L'ensemble est correct, sinon enthousiasmant, et il y a de quoi démarrer la journée bien calé, voire de faire quelques provisions au passage, mais la salle est un peu petite au regard de la taille de l'hôtel, et vite saturée et bruyante, ce qui diminue le plaisir du petit déjeuner…
Les prix sont raisonnables en week-end.
La chambre seule, sans petit déjeuner, peut descendre jusqu'à 256 francs (soit 39 euros) en réservation trente jours à l'avance non modifiable, et au tarif normal elle est à 361 francs (soit 55 euros), hors périodes de salon (sic, mais je ne sais pas quand elles sont, les fameuses périodes de salon).

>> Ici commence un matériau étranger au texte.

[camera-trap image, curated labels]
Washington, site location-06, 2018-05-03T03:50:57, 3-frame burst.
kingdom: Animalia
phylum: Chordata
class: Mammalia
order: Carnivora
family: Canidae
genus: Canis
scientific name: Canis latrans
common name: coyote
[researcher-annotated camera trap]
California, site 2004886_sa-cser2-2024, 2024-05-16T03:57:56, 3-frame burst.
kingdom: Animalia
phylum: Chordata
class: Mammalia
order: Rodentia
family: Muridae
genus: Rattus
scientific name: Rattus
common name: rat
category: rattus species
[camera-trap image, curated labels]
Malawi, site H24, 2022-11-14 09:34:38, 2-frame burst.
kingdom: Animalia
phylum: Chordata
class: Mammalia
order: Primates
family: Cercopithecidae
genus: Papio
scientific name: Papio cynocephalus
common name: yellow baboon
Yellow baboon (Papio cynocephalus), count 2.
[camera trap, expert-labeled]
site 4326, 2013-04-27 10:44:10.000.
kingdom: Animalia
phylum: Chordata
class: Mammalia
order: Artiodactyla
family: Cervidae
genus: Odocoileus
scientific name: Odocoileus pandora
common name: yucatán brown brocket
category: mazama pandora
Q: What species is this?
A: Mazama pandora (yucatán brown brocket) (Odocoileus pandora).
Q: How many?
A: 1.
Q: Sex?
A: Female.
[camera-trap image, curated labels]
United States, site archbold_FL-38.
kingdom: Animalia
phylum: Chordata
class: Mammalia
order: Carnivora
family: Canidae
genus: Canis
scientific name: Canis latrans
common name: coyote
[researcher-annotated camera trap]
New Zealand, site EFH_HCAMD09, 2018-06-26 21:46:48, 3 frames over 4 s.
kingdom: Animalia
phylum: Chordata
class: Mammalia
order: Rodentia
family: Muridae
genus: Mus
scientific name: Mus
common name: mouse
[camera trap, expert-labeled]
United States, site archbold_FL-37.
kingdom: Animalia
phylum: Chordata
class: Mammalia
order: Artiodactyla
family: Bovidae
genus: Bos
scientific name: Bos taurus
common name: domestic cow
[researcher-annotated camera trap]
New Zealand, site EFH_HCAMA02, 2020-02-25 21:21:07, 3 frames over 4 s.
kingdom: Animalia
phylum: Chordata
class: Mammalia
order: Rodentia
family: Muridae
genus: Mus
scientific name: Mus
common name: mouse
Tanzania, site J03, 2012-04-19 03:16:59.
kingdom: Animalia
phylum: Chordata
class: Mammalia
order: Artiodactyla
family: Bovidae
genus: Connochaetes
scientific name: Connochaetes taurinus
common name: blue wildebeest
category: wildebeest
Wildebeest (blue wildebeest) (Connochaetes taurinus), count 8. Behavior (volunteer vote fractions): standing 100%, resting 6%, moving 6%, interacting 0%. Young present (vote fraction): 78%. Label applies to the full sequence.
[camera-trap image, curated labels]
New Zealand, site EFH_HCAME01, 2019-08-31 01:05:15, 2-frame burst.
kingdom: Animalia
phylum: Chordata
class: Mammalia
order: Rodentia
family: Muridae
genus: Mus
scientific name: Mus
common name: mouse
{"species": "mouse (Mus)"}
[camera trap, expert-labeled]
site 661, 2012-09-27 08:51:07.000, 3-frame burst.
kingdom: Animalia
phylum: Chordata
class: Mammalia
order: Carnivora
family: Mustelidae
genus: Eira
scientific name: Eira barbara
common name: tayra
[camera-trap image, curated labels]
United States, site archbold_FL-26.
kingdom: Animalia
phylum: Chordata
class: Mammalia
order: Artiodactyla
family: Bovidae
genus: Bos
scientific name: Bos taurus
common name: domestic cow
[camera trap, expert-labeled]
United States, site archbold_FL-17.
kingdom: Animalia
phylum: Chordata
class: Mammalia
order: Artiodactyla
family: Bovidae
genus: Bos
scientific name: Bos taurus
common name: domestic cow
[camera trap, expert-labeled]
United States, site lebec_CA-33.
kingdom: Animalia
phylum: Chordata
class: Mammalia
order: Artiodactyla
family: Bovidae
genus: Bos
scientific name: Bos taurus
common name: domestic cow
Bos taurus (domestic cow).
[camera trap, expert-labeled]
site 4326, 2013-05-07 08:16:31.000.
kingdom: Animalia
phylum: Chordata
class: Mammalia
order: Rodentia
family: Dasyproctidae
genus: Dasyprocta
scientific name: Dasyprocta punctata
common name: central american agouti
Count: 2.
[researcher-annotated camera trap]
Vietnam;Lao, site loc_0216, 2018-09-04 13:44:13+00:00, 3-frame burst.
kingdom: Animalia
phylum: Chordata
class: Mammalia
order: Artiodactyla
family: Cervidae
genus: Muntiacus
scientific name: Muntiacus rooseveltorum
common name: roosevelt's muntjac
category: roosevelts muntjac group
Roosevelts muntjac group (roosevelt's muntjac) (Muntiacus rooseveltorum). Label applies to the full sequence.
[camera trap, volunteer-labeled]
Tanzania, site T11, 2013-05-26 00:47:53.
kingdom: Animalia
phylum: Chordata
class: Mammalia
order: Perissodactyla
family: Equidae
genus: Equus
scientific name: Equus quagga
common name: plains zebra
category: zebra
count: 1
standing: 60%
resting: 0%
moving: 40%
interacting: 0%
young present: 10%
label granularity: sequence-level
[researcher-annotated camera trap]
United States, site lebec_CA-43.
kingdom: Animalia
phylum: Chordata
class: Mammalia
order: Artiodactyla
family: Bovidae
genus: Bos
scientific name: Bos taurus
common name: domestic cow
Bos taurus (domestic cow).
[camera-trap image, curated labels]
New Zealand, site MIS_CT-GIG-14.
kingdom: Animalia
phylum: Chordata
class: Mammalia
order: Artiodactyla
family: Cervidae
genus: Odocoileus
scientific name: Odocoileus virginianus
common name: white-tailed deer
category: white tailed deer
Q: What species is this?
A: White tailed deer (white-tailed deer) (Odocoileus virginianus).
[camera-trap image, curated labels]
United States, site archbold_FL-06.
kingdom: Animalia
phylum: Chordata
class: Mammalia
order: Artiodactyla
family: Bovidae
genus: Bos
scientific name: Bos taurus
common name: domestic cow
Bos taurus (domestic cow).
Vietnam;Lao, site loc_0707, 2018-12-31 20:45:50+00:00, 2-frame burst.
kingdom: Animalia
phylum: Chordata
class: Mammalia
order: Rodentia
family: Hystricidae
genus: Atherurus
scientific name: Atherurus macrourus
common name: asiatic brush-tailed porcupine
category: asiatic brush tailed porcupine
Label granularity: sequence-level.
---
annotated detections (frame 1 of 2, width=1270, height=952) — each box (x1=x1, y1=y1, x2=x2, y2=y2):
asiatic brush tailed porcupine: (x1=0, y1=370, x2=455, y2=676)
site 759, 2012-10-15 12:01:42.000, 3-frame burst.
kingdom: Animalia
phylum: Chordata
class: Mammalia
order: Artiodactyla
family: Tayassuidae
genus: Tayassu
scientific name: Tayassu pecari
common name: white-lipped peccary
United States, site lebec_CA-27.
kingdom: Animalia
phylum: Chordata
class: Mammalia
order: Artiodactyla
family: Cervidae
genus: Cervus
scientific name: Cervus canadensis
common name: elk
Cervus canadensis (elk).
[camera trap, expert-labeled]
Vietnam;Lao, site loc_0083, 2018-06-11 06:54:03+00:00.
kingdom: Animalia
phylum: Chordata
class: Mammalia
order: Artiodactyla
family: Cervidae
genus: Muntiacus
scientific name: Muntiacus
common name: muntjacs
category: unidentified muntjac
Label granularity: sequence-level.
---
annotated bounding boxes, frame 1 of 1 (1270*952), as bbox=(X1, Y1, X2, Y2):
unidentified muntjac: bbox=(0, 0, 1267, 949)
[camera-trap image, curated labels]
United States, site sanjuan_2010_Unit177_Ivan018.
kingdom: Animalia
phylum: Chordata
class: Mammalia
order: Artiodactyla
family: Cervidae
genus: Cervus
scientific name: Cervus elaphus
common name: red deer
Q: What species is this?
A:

Il faut ajouter à cela 49,20 francs (soit 7,50 euros) par personne pour le petit déjeuner buffet, autrement dit le prix petit déjeuner inclus est de 354 à 459 francs (soit de 54 à 70 euros) pour une chambre de deux personnes, ce qui est très correct, et en moyenne un peu moins que le Campanile voisin, pourtant plus simple.
Le prix en semaine est en revanche notablement plus élevé, puisque la chambre seule s'affiche alors à 530 francs (soit 81 euros), voire 596 francs (soit 91 euros) en période de salon (dont la définition reste mystérieuse), et ils sont dans ce cas un peu trop élevés en regard des prestations, c'est donc un hôtel que je ne recommanderai qu'en week-end…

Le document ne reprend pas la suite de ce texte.